----- RECORDS TO PROCESS -----

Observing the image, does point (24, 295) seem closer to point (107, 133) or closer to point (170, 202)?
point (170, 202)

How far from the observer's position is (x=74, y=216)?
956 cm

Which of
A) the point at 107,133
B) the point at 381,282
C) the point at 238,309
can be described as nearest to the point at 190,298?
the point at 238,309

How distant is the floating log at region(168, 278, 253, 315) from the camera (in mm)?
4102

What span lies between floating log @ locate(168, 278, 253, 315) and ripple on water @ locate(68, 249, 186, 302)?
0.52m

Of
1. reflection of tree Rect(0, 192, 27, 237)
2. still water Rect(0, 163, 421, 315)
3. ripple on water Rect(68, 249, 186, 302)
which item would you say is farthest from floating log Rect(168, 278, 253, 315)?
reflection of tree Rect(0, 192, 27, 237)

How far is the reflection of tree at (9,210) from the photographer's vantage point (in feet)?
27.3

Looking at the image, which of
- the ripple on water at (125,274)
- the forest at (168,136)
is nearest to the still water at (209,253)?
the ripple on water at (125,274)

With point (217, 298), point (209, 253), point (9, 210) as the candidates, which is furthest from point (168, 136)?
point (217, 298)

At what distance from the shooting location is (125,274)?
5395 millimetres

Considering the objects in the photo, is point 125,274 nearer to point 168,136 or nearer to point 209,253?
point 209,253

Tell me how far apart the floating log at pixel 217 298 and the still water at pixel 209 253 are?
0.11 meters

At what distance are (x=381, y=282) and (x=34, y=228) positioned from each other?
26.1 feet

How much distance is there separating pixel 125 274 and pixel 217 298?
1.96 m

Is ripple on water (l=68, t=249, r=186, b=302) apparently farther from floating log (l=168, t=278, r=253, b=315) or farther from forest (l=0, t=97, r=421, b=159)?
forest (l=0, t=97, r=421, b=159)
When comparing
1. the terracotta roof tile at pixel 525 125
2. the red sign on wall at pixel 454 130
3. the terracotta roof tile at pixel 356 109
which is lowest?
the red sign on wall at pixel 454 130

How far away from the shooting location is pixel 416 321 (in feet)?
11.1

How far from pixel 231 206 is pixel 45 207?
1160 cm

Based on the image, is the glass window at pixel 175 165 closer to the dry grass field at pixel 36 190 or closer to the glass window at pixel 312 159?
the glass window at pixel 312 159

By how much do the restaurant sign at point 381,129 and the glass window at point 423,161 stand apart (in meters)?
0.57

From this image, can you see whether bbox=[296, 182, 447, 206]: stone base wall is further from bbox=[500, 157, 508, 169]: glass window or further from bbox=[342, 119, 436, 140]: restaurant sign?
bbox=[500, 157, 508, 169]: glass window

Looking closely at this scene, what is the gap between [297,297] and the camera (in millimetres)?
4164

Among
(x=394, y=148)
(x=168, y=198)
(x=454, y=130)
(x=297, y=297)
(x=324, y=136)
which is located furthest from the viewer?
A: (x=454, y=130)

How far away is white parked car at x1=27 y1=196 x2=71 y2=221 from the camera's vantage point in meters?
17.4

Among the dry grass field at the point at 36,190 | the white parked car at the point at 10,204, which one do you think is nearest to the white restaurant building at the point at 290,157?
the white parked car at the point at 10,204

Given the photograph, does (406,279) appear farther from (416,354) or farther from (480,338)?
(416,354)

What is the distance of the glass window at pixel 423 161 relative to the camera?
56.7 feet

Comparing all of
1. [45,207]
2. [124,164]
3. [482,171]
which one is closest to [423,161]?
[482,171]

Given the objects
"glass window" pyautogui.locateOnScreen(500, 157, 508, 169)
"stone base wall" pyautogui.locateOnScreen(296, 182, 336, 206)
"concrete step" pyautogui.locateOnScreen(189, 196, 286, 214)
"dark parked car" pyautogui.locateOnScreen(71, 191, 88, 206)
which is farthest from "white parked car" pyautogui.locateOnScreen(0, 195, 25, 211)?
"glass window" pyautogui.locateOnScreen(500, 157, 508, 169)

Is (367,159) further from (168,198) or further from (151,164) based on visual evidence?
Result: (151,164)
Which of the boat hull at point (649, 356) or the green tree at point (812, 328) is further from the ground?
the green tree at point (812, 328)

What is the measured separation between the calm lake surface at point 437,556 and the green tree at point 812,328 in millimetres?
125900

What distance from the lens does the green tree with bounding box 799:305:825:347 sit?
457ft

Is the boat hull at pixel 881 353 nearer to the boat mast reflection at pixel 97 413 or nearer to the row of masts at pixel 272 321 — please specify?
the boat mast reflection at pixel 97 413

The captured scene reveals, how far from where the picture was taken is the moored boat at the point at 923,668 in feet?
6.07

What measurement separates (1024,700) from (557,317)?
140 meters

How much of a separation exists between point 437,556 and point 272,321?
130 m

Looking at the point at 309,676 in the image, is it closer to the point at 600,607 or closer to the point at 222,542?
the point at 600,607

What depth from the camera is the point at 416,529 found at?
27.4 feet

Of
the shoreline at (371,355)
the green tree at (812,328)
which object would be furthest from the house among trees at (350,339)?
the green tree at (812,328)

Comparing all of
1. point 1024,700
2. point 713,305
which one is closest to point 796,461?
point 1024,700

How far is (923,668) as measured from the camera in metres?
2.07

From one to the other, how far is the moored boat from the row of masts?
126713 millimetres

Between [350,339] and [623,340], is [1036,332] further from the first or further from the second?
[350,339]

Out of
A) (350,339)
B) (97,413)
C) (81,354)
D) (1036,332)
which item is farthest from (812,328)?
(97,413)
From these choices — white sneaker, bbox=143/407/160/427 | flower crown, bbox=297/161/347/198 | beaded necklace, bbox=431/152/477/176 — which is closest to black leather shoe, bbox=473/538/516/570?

-----

> _TASK DESCRIPTION_:
Repeat the material from above exactly, word for word.

> _TASK RESULT_:
Observing the image, does point (24, 295) seem closer to point (107, 133) or closer to point (170, 202)?
point (170, 202)

How far from the observer's position is (x=74, y=216)?
956 cm

Which of
A) the point at 107,133
B) the point at 381,282
C) the point at 238,309
can be described as nearest to the point at 190,298?
the point at 238,309

How distant is the floating log at region(168, 278, 253, 315) from the camera (in mm)?
4102

What span lies between floating log @ locate(168, 278, 253, 315) and ripple on water @ locate(68, 249, 186, 302)?
0.52m

Of
1. reflection of tree Rect(0, 192, 27, 237)
2. still water Rect(0, 163, 421, 315)
3. ripple on water Rect(68, 249, 186, 302)
which item would you say is farthest from floating log Rect(168, 278, 253, 315)?
reflection of tree Rect(0, 192, 27, 237)

How far is the reflection of tree at (9,210) from the photographer's vantage point (in feet)?
27.3

Looking at the image, which of
- the ripple on water at (125,274)
- the forest at (168,136)
is nearest to the still water at (209,253)?
the ripple on water at (125,274)

With point (217, 298), point (209, 253), point (9, 210) as the candidates, which is furthest from point (168, 136)?
point (217, 298)

At what distance from the shooting location is (125,274)?
5395 millimetres

Considering the objects in the photo, is point 125,274 nearer to point 168,136 or nearer to point 209,253?
point 209,253

Tell me how far apart the floating log at pixel 217 298 and the still water at pixel 209 253 are?
0.11 meters

At what distance are (x=381, y=282) and (x=34, y=228) positioned from each other?
26.1 feet

How much distance is there separating pixel 125 274 and pixel 217 298?
1.96 m

Is ripple on water (l=68, t=249, r=186, b=302) apparently farther from floating log (l=168, t=278, r=253, b=315) or farther from forest (l=0, t=97, r=421, b=159)?
forest (l=0, t=97, r=421, b=159)
When comparing
1. the terracotta roof tile at pixel 525 125
2. the red sign on wall at pixel 454 130
3. the terracotta roof tile at pixel 356 109
which is lowest?
the red sign on wall at pixel 454 130

How far away from the shooting location is pixel 416 321 (in feet)?
11.1

How far from pixel 231 206 is pixel 45 207?
1160 cm

Based on the image, is the glass window at pixel 175 165 closer to the dry grass field at pixel 36 190 or closer to the glass window at pixel 312 159?
the glass window at pixel 312 159

By how much do the restaurant sign at point 381,129 and the glass window at point 423,161 stand apart (in meters)?
0.57

From this image, can you see whether bbox=[296, 182, 447, 206]: stone base wall is further from bbox=[500, 157, 508, 169]: glass window or further from bbox=[342, 119, 436, 140]: restaurant sign?
bbox=[500, 157, 508, 169]: glass window

Looking closely at this scene, what is the gap between [297,297] and the camera (in millimetres)?
4164

Among
(x=394, y=148)
(x=168, y=198)
(x=454, y=130)
(x=297, y=297)
(x=324, y=136)
which is located furthest from the viewer?
A: (x=454, y=130)

How far away is white parked car at x1=27 y1=196 x2=71 y2=221 from the camera's vantage point in meters?
17.4

Among the dry grass field at the point at 36,190 | the white parked car at the point at 10,204, which one do you think is nearest to the white restaurant building at the point at 290,157?
the white parked car at the point at 10,204

Given the photograph, does (406,279) appear farther from (416,354) or farther from (480,338)?
(416,354)

What is the distance of the glass window at pixel 423 161 relative to the camera?
56.7 feet

Comparing all of
1. [45,207]
2. [124,164]
3. [482,171]
which one is closest to [423,161]?
[482,171]

Given the objects
"glass window" pyautogui.locateOnScreen(500, 157, 508, 169)
"stone base wall" pyautogui.locateOnScreen(296, 182, 336, 206)
"concrete step" pyautogui.locateOnScreen(189, 196, 286, 214)
"dark parked car" pyautogui.locateOnScreen(71, 191, 88, 206)
which is farthest from "white parked car" pyautogui.locateOnScreen(0, 195, 25, 211)?
"glass window" pyautogui.locateOnScreen(500, 157, 508, 169)

Is (367,159) further from (168,198) or further from (151,164) based on visual evidence?
Result: (151,164)
Which of the boat hull at point (649, 356) or the green tree at point (812, 328) is further from the ground?
the green tree at point (812, 328)

What is the measured separation between the calm lake surface at point 437,556 and the green tree at point 812,328 in millimetres?
125900

What distance from the lens does the green tree with bounding box 799:305:825:347 sit?
457ft

Is the boat hull at pixel 881 353 nearer to the boat mast reflection at pixel 97 413 or nearer to the row of masts at pixel 272 321 — please specify?
the boat mast reflection at pixel 97 413

The captured scene reveals, how far from where the picture was taken is the moored boat at the point at 923,668 in feet?
6.07

What measurement separates (1024,700) from (557,317)?
140 meters

How much of a separation exists between point 437,556 and point 272,321?
130 m

Looking at the point at 309,676 in the image, is it closer to the point at 600,607 or closer to the point at 222,542?
the point at 600,607

What depth from the camera is the point at 416,529 found at?
27.4 feet

Of
the shoreline at (371,355)
the green tree at (812,328)
which object would be furthest from the house among trees at (350,339)?
the green tree at (812,328)

Comparing all of
1. point 1024,700
2. point 713,305
which one is closest to point 796,461?
point 1024,700

How far is (923,668) as measured from the camera in metres?
2.07

From one to the other, how far is the moored boat from the row of masts?
126713 millimetres

Between [350,339] and [623,340], is [1036,332] further from the first or further from the second?
[350,339]

Out of
A) (350,339)
B) (97,413)
C) (81,354)
D) (1036,332)
which item is farthest from (812,328)?
(97,413)
From these choices — white sneaker, bbox=143/407/160/427 | flower crown, bbox=297/161/347/198 | beaded necklace, bbox=431/152/477/176 — which is closest to black leather shoe, bbox=473/538/516/570?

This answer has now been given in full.